According to their research abstract, the researchers conducted three focus groups to generate a list of 66 gratification items, which were subjected to exploratory factor analysis in a survey study. The results indicated that convenience, user control, and user profiling are three distinct gratifications of automated feature usage. Furthermore, user control is universally desired across features, and user profiling motivates the use of all automated features.

“Consistent with the affordance of interpassivity, we identified convenience from automation and user control from interactivity as two distinct gratifications users perceive from automated features,” Chen said. “To our surprise, user profiling also emerged as a gratification. It means that users enjoy using the feature when it remembers their habit and preference.”

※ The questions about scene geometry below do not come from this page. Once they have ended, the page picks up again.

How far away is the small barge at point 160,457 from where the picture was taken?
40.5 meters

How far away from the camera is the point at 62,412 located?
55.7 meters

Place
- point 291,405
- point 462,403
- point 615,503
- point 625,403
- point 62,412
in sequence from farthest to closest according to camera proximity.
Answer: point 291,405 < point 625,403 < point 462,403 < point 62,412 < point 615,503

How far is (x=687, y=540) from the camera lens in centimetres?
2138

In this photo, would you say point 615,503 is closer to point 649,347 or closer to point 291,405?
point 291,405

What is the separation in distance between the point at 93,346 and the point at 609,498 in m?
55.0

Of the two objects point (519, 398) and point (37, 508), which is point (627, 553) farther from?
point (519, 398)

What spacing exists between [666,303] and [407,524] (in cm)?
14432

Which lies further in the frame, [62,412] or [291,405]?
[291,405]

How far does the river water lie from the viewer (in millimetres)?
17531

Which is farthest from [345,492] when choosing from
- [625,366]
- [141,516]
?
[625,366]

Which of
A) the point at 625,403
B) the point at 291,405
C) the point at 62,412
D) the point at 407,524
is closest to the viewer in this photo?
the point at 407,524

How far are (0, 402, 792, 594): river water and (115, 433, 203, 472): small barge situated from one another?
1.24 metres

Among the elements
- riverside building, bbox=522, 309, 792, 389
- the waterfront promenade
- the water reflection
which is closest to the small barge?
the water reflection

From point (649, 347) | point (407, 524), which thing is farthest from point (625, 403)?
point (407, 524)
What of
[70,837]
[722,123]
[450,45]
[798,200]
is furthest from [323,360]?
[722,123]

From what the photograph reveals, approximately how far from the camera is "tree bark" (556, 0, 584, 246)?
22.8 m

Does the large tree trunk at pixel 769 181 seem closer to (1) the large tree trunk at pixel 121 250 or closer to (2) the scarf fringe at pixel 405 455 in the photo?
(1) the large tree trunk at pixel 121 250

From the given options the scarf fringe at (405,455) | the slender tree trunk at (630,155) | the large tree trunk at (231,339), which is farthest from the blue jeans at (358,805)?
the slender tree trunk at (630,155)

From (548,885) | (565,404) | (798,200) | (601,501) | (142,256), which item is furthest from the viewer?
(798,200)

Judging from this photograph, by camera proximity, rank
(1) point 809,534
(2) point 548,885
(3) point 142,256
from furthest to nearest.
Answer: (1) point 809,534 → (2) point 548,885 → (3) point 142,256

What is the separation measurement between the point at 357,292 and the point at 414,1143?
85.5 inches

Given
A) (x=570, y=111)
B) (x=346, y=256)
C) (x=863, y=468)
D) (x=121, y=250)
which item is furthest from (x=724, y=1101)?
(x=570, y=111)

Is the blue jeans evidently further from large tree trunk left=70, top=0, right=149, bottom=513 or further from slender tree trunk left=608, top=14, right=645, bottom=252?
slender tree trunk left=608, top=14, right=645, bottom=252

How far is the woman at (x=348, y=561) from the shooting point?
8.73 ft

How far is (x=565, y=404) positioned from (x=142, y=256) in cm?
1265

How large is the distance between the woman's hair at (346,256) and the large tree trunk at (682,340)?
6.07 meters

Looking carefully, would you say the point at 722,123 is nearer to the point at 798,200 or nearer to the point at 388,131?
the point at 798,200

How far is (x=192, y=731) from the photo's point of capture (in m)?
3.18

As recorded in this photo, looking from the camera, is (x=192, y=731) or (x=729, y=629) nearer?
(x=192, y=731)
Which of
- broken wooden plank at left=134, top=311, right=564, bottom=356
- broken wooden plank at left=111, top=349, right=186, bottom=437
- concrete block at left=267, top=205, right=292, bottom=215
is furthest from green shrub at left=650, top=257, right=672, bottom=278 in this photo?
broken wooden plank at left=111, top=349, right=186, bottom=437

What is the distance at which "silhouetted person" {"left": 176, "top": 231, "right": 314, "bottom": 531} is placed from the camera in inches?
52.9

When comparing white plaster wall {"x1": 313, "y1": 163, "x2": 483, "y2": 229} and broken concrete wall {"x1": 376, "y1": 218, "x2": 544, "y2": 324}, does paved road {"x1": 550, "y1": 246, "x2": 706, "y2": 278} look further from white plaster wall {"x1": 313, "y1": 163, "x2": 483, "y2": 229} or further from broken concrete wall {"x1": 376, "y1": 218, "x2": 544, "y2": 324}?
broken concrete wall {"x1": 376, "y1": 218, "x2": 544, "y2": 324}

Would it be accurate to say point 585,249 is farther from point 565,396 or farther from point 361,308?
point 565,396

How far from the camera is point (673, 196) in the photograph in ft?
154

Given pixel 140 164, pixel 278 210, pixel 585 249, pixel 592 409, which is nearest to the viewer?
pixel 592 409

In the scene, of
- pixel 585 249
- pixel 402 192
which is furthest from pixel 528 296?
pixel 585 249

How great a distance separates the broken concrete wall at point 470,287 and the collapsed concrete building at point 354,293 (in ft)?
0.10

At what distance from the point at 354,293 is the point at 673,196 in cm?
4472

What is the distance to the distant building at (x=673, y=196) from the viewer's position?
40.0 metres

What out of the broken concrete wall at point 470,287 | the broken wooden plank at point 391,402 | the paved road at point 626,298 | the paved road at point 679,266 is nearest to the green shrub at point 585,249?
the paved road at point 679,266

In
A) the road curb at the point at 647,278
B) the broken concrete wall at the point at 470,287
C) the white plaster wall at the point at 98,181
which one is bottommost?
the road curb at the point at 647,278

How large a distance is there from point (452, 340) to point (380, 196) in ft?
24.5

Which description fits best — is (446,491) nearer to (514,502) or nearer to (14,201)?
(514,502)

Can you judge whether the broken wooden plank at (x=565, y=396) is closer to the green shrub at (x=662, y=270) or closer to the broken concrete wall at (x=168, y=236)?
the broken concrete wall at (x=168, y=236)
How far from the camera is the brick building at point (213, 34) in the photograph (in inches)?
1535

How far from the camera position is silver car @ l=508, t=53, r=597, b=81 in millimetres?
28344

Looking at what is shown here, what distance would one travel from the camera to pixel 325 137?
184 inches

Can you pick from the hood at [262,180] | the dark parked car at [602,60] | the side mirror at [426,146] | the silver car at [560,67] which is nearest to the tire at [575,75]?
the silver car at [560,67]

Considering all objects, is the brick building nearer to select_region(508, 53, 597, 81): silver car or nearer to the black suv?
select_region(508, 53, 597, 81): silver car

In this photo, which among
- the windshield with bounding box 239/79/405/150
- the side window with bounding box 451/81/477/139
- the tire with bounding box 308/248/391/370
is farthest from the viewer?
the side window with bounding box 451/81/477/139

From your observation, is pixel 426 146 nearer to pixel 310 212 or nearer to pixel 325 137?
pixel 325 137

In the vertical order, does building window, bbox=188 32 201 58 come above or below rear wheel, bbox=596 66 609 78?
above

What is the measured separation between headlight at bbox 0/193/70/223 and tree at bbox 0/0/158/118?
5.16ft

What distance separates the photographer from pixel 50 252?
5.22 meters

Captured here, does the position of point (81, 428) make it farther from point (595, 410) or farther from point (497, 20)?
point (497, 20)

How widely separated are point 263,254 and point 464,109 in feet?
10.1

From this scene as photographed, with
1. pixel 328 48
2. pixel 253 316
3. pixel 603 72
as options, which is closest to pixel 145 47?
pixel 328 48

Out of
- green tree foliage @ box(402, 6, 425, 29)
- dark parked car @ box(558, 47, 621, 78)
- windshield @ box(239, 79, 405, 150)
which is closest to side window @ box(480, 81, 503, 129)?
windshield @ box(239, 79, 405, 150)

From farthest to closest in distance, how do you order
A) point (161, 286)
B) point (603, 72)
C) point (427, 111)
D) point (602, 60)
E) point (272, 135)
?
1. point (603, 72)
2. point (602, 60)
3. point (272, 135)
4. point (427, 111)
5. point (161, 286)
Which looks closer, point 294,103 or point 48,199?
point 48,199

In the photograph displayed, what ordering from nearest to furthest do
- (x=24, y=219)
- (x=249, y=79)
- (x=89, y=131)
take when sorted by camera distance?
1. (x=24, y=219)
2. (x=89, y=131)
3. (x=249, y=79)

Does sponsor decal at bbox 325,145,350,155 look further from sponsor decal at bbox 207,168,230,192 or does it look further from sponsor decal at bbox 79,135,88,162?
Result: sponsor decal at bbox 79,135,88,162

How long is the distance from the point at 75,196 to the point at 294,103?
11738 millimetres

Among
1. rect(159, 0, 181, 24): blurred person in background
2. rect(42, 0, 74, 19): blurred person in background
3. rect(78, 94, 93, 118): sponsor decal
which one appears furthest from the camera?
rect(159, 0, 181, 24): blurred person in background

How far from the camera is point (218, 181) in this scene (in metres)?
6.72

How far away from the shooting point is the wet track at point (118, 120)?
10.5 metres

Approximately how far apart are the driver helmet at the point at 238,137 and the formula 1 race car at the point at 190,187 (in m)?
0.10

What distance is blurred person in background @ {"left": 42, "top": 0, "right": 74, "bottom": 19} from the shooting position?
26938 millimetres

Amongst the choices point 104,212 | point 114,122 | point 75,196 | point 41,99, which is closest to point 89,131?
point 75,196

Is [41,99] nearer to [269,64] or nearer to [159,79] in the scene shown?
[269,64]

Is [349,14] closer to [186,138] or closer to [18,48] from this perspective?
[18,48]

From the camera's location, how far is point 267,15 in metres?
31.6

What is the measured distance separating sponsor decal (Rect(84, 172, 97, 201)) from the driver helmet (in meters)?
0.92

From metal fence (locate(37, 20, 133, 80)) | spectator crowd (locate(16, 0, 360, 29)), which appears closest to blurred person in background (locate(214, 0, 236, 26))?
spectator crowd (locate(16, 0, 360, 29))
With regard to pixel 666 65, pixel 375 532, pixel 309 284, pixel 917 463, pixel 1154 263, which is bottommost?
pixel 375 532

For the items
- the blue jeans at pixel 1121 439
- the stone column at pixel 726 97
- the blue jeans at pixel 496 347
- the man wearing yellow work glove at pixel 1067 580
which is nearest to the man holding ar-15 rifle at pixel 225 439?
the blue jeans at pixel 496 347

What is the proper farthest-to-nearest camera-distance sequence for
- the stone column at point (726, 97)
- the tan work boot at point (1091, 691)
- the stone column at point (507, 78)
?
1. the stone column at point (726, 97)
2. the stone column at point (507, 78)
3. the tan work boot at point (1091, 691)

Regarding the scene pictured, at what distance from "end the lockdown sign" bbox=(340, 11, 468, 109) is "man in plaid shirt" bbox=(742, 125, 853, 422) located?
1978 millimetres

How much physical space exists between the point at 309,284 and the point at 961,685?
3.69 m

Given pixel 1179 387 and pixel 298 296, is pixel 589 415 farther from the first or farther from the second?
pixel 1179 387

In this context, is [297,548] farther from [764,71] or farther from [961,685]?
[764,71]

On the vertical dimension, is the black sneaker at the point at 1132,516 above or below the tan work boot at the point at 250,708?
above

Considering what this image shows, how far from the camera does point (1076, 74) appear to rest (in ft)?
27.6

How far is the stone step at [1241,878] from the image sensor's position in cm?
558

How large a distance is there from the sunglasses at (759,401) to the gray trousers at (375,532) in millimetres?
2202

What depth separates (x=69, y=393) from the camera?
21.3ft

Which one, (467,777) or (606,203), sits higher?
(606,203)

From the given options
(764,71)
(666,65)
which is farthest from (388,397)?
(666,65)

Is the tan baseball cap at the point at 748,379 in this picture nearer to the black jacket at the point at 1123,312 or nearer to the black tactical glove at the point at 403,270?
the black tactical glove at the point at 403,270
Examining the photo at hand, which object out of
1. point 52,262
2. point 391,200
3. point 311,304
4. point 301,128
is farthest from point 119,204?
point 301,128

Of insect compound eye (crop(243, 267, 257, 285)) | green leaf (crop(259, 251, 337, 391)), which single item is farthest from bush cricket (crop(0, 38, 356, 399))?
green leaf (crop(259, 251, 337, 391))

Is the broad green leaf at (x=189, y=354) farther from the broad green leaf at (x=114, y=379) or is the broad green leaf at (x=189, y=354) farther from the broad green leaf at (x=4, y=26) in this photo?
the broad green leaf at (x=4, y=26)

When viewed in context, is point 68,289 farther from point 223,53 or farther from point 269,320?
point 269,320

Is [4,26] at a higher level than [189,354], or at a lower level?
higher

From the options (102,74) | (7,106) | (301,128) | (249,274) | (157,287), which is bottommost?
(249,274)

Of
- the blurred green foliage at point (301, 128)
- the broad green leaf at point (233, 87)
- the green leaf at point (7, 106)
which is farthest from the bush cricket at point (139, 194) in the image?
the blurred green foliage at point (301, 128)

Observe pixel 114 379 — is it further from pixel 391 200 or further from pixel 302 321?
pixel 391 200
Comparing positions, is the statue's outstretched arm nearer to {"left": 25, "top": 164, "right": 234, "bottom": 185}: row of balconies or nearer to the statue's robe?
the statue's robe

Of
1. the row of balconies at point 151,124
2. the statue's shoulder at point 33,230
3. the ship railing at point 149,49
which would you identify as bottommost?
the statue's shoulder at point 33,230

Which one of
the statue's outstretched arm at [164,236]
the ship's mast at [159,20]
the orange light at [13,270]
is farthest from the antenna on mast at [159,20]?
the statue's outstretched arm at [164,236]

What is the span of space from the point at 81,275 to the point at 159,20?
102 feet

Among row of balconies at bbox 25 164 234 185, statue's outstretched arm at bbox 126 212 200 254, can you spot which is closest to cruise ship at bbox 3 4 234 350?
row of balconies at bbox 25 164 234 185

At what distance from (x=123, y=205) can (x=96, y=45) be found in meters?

Chen has explored uses and gratifications of social media in relation to addiction in her recent research. In August, she published a coauthored journal article, titled “Differentiating Problematic from Habitual Instagram Use: A Uses and Grats 2.0 Perspective,” in Social Media + Society. The article examined social media use and its impact on societies past, present and future.

Behaviour & Information Technology highlights research on usability and user experience, human-centered interaction, human-centered and user-centered design, and human aspects of the digital world. The journal is published by Taylor & Francis.